I’m glad you’re here! Here are some questions you might be asking :

Who are you?

I’m Ella, a photographer, storyteller, writer and artist.

Over the last ten years I’ve worked for humanitarian organisations and not-for-profits serving vulnerable children, displaced families and marginalised people groups.

I currently work manage a team of local photojournalists who live and work in Bangladesh, Sri Lanka, Thailand, Philippines and Indonesia and work for a global child development organisation.

I’m a Brit by birth but live with my husband, Jeremy, and our Siberian husky, Mizu, in Perth, Western Australia.

Why should I subscribe?

Subscribe to receive a short essay or reflection once every couple of months.

I write about the seen: the world around me, photography, visual media, art and literature. I write to remember the vastness of the world and both the limits and power of my perspective.

I also write about the unseen: my processes of storytelling, writing and creating and what inspires my Christian faith and creative humanitarian work.

I write to remember that there is always more than meets the eye.

Why ‘The Honeyeater Press’?
- - -
REQUEST → Reproduce the part of the about page word for word, starting at "Why should I" and ending at "of my perspective.". The material below comes from a different source than the about page.

RAW RECORDS →
- - -
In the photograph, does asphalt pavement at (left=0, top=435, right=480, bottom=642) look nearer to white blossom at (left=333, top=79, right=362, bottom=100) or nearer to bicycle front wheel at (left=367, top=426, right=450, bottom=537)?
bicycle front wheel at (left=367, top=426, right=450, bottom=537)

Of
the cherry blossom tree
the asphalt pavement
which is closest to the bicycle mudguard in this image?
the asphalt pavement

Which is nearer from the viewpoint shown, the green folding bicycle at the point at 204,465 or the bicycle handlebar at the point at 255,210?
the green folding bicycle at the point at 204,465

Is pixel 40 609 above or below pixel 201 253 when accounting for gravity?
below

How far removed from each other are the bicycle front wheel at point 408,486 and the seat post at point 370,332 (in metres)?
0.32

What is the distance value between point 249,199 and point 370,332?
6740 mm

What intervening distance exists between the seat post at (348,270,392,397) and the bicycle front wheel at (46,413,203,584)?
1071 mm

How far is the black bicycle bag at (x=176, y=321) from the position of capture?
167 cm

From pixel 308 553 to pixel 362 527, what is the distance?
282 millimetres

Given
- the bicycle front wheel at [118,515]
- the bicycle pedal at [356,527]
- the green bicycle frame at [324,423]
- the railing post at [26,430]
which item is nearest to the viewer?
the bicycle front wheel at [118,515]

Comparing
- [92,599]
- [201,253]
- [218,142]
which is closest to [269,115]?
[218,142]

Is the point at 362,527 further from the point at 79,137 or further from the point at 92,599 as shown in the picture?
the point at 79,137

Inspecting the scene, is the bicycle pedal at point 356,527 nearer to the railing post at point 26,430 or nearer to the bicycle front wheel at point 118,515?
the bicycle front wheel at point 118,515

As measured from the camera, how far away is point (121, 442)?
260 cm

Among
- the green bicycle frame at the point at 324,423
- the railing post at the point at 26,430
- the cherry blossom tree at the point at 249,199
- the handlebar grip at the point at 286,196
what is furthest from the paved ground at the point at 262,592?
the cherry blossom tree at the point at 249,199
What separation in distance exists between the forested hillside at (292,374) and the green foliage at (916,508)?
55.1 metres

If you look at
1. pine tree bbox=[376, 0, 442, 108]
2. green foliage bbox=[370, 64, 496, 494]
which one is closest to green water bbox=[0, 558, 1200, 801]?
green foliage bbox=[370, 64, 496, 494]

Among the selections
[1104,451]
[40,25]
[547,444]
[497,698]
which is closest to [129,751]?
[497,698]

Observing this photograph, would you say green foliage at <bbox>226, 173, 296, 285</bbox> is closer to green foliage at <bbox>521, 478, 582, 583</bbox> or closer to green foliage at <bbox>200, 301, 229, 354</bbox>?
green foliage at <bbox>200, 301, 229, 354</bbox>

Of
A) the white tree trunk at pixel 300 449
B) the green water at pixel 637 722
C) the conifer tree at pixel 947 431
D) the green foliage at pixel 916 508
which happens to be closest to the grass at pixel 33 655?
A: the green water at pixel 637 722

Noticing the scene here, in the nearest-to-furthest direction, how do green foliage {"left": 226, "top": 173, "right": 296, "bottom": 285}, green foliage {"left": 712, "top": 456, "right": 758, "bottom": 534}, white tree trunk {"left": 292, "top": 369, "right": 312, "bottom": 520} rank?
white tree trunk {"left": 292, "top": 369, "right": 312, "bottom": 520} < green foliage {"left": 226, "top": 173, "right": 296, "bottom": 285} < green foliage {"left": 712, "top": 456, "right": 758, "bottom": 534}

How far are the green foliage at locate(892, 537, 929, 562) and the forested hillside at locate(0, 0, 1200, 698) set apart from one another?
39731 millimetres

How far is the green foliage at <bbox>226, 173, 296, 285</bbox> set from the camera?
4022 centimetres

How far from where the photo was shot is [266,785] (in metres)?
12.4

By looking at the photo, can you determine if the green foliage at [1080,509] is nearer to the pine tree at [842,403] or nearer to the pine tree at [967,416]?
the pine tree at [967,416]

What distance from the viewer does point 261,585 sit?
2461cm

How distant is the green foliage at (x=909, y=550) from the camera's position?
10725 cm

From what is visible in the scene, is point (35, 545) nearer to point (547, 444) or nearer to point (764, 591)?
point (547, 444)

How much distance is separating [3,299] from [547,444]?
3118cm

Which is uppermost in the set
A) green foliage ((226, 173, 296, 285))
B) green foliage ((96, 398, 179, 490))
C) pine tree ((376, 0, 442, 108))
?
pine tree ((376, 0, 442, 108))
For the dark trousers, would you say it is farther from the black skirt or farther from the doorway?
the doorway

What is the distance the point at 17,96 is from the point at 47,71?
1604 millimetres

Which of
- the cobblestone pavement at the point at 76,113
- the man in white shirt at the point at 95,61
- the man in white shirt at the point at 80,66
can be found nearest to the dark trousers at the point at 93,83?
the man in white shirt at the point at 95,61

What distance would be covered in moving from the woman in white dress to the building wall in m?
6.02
- - -
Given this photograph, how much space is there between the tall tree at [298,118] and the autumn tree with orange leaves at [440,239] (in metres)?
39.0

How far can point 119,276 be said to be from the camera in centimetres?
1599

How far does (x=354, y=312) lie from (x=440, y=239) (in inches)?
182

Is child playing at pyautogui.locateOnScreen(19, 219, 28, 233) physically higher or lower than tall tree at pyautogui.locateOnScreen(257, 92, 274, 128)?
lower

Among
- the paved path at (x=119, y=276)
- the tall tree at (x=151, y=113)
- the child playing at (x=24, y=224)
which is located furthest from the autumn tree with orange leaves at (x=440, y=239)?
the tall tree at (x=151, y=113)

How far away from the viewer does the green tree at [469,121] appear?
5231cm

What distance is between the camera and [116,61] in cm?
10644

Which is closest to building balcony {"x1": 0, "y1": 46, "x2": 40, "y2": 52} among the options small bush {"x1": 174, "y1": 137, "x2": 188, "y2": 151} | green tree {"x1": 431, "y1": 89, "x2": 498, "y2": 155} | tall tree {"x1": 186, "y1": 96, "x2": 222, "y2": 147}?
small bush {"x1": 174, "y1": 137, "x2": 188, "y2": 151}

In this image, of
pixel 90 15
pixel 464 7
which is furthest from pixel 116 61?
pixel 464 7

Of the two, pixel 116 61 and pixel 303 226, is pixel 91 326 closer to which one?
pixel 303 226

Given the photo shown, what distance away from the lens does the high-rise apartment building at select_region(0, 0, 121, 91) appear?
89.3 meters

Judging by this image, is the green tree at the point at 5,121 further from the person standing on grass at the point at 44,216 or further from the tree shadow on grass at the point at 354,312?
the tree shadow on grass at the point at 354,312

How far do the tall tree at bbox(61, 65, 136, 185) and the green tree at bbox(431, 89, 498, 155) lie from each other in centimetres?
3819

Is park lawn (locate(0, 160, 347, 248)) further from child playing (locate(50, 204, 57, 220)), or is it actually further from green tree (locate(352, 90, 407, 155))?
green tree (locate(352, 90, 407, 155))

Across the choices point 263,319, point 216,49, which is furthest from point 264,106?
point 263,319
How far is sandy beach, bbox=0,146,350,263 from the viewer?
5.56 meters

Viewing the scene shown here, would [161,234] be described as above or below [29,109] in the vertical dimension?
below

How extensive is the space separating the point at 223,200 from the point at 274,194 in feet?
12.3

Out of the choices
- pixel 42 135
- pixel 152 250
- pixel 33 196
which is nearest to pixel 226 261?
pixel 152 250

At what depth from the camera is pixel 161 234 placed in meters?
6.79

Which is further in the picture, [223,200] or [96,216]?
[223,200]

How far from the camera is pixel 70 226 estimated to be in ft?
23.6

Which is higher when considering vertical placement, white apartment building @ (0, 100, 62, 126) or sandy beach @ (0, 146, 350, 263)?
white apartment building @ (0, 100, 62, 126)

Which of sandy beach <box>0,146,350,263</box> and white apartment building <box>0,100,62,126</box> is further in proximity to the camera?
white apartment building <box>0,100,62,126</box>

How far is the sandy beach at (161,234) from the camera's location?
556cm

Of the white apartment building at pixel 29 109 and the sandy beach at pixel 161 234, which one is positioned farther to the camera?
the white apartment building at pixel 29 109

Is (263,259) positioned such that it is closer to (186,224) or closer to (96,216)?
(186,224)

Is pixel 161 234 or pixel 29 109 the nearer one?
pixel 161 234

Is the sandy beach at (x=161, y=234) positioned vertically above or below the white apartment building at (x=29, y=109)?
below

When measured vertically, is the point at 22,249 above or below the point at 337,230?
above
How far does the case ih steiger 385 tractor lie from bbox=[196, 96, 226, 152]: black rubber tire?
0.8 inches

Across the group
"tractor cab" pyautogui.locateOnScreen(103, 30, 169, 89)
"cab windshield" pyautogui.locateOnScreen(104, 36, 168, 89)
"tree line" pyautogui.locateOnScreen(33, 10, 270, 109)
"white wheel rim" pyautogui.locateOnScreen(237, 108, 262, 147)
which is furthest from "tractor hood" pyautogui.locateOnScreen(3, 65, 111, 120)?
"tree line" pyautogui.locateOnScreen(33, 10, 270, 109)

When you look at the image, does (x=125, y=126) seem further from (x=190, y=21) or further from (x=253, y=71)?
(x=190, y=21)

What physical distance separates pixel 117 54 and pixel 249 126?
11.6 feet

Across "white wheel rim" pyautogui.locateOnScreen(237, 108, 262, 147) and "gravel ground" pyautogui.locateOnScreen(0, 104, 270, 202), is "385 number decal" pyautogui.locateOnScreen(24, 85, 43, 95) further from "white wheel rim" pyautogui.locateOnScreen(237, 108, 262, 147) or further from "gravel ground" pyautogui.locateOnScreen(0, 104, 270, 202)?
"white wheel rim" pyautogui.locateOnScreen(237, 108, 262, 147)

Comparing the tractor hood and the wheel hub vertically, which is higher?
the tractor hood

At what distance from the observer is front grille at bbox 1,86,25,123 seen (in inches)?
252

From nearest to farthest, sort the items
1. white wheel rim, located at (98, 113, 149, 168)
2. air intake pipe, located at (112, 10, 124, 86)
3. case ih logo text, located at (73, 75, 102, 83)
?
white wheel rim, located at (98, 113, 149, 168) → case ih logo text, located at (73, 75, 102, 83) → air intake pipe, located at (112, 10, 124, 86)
- - -
CORRECT RESPONSE →
Why should I subscribe?

Subscribe to receive a short essay or reflection once every couple of months.

I write about the seen: the world around me, photography, visual media, art and literature. I write to remember the vastness of the world and both the limits and power of my perspective.